×新世紀 ○バイナリキッド

 高円寺スタジオDOMにいつも、ラリッた男の人がふらふらしている。バイナリキッドはよくこのスタジオで練習しているんだけど、昨夜の練習で、ラリ中に僕たちは怒られた。
「お前ら××やったことねぇんらろ? 仕方ねぇなぁ〜。まともなやつは」
 彼は何かに「追われている」らしい。いつも絡んで来て、ウザい。けどおもしろい。
 しかし今回はなんかカチンときて、「キノコならありますよ」とラリリ男をからかってみた。シイタケとか好きだしね。
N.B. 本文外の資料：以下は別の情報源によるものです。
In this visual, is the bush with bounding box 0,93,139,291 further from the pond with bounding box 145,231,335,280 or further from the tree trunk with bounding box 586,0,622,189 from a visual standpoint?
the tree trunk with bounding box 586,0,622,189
すると、
「キノコなんかダメら! ××をな……注射針でな……ちょうどこんな女の子(パンダの“ぐ”)のクリ●リスにブスーッ! と刺してだな…………。
 お前らやっぱだめだああ! 10年後を見ろ! そしてな……親に金をあげなさい。俺はそうしてきた」
 言ってる事メチャクチャだ。それからいろんな説教をされ続けたけど、からかうのにも飽きたし僕たちは練習を再開した。




 しばらくして、突然、ガチャリとスタジオのドアが開き、ラリリ男が入ってきた。
 僕たちは演奏を続けた。「これは訓練ではない。本番だ」なんかのマンガのセリフがよぎったのは僕だけじゃなかったんだな。僕は服を脱ぎ捨て腰を振り、“ぐ”はキーボードを殴りつけるように弾き、ユウスケ君はすばらしいライトハンドを決め、ヘイコックはロールを回し、ミシガンは骨にヒビが入っているのに絶叫するもんだから、肋骨を押さえて「うぐぅ」と洩らした。

「おまえら……か、カッコイイじゃん……ご、ごめんら……」

 ラリリ男はそんな僕たちをまのあたりにして褒めやがった。特に「ろラムがいい。ろラムうまい!」とヘイコックを絶賛しつつ、そしてソファに寝そべり静かに目を閉じた。


 練習が終わって、僕はユウスケ君と“ぐ”とヘイコックに「ちゃんとしたメンバーにならない? “サポート”なんか取っちゃってさ」と言った。彼らはもちろん承諾してくれた。その代わり、ヒロポとミシガンがサポートメンバーになることを提案した。しかし当然ながらこんなつまらない冗談はすぐさま却下された。



 9日は高円寺ルーツで大好きなMIRとイアンの企画に出ます。このところ、あるきっかけがあってじいこういとロックについて考えている。ついに『母さん、なんでウチにはファミコンないの?』のステレオで聴けるやつがバイナリ事務局に届いた。僕たちの生きる証! しかし先日は九州のおじさんが突然なくなったりもしました。生きるってなんだ? なんなんだ? なんなんだよ! 頭の中がぐるぐるぐるぐる〜。